At this week’s Bay Area QS Show&Tell we had a packed house at the Institute for the Future in Palo Alto. The recap below is powered by Mark Carranza’s incredible memory experiment, described in the last post. I’ve used Mark’s work to refresh my own memory so that I could describe what happened last week more accurately.
Attila Csordas talked about posting his 23andMe data, one SNP at a time on twitter. Attila said this was a “failed experiment” due to the limitations of the twitter service; for instance, twitter doesn’t like to see lots of similar posts, and tends to interpret them as spam. But the idea of treating the genome as a person information stream, along with the notion of SMS as a common transfer protocol for data normally considered sensitive and private, were just a couple of interesting points from the discussion that followed. Another great comment: instead of making the human the account holder, what about making the SNP the account, allowing each SNP to have its own followers.
Gopal Sarma talked about the limits of memory, using anecdotes of Renaissance masters who used techniques of visual association. Wikipedia has a good article on “the art of memory,” that describes these techniques. An accessible popular account can also be found in The Art of Memory, by Frances A. Yates. The image to the right of a fortified city on a hill is taken from the literature on the art of memory. You can learn more here.
Sri Srinivasan showed us his self-tracking web site, Facet of Life. With Facet of Life, you can schedule regular alerts and reminders via SMS, email, and the web. When you reply to the message with a word or a number, it is entered into a database, and Sri is building tools to aid understanding. Sri, who suffers from chronic pain, talked about some of the knowledge he had already gained from using the tool; for instance, visiting the gym reduces pain, even when the session is brief. He used to skip the gym if he wasn’t going to have time for a full workout, now he goes even if he only has a few minutes.
Can estimate suicide risk by counting words? Bill Jerrold talked about the quantitative analysis of natural
language. After a general introduction to the notion of forensic
linguistics by way of Don Foster’s
work, he reviewed some recent findings that psychiatric conditions can
be identified based on subtle linguistic abnormalities, and that this
process can be automated using speech recognition software. His talk
raised the interesting prospect of quantitative self-monitoring via
recordings of everyday speech and writing. (Here are two interesting
papers Bill mentioned: “Word Use in the Poetry of Suicidal and Nonsuicidal Poets” and “Language use of depressed and depression-vulnerable college students.”)
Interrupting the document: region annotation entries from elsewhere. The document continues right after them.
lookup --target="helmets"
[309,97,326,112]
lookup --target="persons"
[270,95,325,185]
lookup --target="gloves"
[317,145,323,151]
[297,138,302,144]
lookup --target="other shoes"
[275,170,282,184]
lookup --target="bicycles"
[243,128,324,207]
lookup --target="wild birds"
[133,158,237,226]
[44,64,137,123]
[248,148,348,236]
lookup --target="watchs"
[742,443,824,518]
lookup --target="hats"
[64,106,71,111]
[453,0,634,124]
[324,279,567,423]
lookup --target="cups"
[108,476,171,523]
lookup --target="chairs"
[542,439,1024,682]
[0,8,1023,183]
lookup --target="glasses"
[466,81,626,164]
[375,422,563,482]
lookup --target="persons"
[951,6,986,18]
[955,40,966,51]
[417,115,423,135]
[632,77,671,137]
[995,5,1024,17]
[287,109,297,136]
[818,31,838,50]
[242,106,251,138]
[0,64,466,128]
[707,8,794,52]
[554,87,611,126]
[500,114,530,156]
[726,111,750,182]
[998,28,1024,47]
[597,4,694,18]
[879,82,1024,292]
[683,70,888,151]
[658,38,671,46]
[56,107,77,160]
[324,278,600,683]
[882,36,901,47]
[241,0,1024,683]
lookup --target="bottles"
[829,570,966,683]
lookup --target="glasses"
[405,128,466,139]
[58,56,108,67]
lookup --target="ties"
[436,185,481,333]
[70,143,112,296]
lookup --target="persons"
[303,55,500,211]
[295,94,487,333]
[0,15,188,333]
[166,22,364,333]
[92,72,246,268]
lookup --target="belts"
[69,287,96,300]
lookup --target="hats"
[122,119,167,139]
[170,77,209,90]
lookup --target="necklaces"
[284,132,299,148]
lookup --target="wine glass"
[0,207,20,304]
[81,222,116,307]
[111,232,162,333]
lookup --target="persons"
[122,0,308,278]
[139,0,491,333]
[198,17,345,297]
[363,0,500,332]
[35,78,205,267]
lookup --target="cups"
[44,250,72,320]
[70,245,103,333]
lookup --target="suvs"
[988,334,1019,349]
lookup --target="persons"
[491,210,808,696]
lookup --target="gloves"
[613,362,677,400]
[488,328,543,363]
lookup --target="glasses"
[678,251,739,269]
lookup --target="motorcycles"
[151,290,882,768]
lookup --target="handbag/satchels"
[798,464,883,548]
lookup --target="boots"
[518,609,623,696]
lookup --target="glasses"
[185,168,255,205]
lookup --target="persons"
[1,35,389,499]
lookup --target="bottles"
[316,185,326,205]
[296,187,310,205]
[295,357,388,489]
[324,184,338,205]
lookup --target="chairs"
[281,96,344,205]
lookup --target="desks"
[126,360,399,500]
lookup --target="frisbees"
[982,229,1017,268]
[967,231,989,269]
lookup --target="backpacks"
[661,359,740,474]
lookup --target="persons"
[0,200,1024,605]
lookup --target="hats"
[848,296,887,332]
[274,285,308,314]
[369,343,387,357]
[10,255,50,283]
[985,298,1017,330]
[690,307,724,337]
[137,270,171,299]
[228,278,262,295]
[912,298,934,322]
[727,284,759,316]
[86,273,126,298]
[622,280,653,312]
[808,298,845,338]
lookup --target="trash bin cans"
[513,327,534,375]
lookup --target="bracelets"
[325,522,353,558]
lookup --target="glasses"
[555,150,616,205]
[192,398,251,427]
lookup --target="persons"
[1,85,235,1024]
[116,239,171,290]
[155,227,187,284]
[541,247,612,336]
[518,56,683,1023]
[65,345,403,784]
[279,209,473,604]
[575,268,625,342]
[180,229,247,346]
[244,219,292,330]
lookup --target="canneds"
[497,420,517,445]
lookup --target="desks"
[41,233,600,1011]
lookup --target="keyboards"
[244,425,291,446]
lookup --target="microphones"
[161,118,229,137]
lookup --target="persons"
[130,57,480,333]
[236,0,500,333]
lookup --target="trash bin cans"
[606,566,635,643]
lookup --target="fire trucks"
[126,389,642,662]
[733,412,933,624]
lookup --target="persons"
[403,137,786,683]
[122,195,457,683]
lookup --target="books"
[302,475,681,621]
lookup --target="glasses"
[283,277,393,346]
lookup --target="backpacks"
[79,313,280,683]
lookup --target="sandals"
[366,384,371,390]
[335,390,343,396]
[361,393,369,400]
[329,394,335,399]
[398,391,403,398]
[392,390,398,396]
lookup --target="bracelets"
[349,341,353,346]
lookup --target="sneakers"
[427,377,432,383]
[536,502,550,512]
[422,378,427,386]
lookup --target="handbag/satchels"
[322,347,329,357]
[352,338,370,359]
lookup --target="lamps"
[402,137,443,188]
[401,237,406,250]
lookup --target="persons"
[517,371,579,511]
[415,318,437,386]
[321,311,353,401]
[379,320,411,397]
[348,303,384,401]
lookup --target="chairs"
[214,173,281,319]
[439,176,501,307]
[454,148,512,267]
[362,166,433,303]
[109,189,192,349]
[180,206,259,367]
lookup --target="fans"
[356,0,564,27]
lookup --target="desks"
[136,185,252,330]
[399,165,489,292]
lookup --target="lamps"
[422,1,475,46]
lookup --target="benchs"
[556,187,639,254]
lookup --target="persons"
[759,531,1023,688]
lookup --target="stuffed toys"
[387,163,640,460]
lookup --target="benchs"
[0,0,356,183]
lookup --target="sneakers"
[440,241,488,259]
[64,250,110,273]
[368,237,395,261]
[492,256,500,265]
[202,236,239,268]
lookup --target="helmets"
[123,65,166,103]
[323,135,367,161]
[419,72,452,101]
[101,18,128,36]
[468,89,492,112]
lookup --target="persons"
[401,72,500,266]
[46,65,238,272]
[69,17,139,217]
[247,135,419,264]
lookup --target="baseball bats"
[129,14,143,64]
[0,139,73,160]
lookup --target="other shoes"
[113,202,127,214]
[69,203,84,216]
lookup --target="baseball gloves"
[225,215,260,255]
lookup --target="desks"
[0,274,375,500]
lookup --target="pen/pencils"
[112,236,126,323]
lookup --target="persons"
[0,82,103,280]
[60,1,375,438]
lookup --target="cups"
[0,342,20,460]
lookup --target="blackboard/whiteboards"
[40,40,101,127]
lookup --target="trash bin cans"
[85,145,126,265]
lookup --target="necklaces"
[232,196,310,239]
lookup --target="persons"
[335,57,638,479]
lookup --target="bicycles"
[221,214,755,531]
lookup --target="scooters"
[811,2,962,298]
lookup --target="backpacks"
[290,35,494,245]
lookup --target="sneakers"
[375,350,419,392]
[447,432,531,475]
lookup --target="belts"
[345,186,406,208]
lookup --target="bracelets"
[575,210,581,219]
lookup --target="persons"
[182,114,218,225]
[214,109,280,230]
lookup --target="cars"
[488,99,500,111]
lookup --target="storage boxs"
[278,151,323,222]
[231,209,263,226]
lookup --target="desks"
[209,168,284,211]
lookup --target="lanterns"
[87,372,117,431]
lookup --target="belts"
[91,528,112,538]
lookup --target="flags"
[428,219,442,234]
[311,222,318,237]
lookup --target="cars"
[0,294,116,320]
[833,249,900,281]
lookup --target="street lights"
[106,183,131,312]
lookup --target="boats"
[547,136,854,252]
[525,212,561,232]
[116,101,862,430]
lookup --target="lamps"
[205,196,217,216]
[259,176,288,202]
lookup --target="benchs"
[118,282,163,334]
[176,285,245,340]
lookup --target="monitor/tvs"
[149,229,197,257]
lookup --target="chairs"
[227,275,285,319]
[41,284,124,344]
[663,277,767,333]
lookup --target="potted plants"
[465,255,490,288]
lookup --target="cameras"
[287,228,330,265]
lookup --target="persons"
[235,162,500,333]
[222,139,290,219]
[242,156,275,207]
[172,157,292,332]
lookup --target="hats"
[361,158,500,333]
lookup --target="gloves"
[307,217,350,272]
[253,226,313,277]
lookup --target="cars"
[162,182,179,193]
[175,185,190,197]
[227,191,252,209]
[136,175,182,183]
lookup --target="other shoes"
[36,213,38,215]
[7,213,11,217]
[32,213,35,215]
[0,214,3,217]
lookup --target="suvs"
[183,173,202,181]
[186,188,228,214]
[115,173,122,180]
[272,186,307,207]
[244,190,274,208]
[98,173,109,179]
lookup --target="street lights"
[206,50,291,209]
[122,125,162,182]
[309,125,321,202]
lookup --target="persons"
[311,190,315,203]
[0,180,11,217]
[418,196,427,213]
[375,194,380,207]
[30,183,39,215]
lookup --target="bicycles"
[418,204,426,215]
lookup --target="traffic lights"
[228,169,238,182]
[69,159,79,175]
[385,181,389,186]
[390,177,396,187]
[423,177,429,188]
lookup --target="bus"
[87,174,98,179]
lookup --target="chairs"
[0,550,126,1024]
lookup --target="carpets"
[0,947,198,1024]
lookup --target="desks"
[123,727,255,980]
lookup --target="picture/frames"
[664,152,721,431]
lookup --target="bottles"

Esther Dyson described her own use of the 23andMe personal genotyping service. Giving us a quick tour of her own genome, she mentioned that she especially appreciates looking at the graphs that compare the genotype of various members of her family. She said the immediate practical benefit of the personal genome was – for the moment at least – very slight and that people who are using the service at this point are
playing a role as benefactors, contributing to a critical mass of data
that can lead to new discoveries.
Joe Betts-Lacroix revisited “Joe’s Dream,” his vision an easy method of entering and retrieving personal data. Since he gave this talk, barely a year ago, several features of this dream have been realized. So he proposed another step that he called “personal instantaneous feedback.” (The video above is Joe”s original talk last year, at QS Show&Tell #2.)
Bo Adler works at Fujitsu labs, where his work involves collecting and processing medical sensor data. Bo is also a walking experiment. He showed us how he does constant monitoring of his heart rate, blood oxygenation level, and blood pressure, using wearable sensors, and then showed us the results of one of his self-experiments. He suffers from sleep apnea, and uses a variety of methods to combat it. By graphing his biometrics during sleep, he learned – among other things – that while taking Nyquil made him feel that he was sleeping better, his data told a different story.
Mark Carranza gave us a quick recap of his MX “memory experiment,” which he described more fully at QS Show&Tell #3.
Finally, Steve Brown gave a too-quick talk about “augmenting your brain,” and about 3banana, a system he’s created for enhancing working memory. We were out of time, so he is going to come back again. If you can’t wait, however, the slides are here.